Meridian spans three execution domains: a pure-Rust scheduler core, CUDA kernels behind an FFI boundary, and pyo3 bindings that the Python vLLM plugin consumes. The natural layouts are:

  1. Single crate. All code in one place, gated by cfg(feature = ...).
  2. Tri-crate Cargo workspace. meridian-core (Rust only), meridian-kernels (CUDA + FFI), meridian-python (pyo3, built via maturin). All members of one workspace, sharing lockfile and lints.
  3. Polyrepo. Each layer in its own repository, glued by published versions.

Decision

Tri-crate workspace. All three crates live under crates/ in this repository.

Consequences

Positive

  • cargo test -p meridian-core runs on any host — no CUDA, no Python, no nvcc. The CI matrix can validate the core invariants on the cheapest GitHub-hosted runner and only spin up a GPU runner for the CUDA layer.
  • The unsafe surface area is visibly contained. Auditors looking at meridian-core see #![forbid(unsafe_code)] at the crate root. The unsafe code lives in exactly one crate (meridian-kernels) and at exactly one boundary (the FFI declarations in src/ffi.rs).
  • Workspace [workspace.lints] is applied uniformly across all three crates — one place to change a clippy lint, no drift.
  • A future fork that wants only the scheduler core (e.g. for a non-CUDA inference framework) can depend on meridian-core directly without pulling pyo3 or CUDA artifacts.

Negative / risks

  • Three Cargo.tomls to keep in sync.

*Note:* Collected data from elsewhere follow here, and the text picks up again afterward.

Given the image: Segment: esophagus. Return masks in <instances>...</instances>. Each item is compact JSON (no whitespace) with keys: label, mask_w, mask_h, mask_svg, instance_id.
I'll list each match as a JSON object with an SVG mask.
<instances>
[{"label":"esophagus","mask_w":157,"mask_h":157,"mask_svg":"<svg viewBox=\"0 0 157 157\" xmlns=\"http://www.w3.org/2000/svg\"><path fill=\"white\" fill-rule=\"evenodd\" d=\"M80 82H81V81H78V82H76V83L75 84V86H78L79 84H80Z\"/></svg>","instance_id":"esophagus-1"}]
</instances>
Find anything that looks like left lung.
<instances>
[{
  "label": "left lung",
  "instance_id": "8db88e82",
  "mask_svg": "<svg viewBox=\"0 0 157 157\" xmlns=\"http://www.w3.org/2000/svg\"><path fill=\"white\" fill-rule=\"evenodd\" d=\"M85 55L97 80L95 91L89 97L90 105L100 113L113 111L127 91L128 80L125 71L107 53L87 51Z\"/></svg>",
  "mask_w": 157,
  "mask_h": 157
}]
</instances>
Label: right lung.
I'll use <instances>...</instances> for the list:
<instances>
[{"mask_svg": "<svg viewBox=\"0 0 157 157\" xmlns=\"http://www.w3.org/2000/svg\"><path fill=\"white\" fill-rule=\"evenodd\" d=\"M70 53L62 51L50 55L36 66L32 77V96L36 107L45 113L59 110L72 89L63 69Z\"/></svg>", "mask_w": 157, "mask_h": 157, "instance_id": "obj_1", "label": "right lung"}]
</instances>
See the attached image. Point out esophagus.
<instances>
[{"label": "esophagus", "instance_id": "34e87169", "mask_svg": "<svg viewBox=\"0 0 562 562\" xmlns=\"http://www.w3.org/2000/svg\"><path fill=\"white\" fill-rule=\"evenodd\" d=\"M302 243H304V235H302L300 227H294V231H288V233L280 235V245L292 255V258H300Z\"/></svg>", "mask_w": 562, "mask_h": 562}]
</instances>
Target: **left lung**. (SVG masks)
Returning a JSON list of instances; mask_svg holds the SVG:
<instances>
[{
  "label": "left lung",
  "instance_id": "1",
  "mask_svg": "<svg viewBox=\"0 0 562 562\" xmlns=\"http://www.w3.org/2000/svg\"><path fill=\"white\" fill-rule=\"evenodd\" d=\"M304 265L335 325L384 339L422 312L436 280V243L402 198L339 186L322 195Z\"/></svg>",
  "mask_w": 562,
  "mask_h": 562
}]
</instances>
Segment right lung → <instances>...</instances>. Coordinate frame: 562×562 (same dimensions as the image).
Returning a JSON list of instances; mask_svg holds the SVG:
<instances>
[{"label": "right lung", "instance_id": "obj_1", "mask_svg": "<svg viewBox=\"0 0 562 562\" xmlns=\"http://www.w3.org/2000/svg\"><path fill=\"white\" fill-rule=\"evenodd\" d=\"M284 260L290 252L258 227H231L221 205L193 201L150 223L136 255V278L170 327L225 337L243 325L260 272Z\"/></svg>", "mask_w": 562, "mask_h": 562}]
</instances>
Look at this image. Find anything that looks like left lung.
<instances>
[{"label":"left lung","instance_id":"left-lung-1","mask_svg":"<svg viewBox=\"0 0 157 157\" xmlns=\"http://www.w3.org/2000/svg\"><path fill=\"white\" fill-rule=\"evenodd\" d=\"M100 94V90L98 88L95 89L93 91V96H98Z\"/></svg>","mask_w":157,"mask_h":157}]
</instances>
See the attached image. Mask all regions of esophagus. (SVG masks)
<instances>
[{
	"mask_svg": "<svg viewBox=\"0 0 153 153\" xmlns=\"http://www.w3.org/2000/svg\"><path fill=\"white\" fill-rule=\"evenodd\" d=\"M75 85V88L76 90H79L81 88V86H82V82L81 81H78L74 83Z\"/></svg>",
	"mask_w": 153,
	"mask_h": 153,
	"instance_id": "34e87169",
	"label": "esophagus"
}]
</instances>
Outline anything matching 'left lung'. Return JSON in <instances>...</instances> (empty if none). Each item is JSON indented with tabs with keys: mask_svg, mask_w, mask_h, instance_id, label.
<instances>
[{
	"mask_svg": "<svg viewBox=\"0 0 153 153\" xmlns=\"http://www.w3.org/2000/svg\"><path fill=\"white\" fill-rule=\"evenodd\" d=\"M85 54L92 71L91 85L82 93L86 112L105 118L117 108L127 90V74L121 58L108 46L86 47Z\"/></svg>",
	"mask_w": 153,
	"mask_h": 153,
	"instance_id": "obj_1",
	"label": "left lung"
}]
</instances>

Mitigated by workspace.dependencies and workspace.package inheritance — versioned dependencies are declared once.
  • The meridian-kernels crate has links = "meridian_kernels". Cargo enforces uniqueness so we cannot accidentally link two implementations of the same native library — a small but real guard.

Neutral

  • Build artifacts grow by one extra target/ directory per crate. Negligible in practice.

Alternatives considered

Single crate

Rejected because: any Python binding gate requires pyo3 in the dep graph, which pulls a non-trivial transitive closure. Anyone wanting to depend on just the scheduler core would be forced to compile it.

Polyrepo

Rejected because: in a pre-1.0 project where the three layers co-evolve, splitting them into separate repositories introduces version-skew bugs without a corresponding benefit. Once the public API stabilises post-1.0 this can be revisited.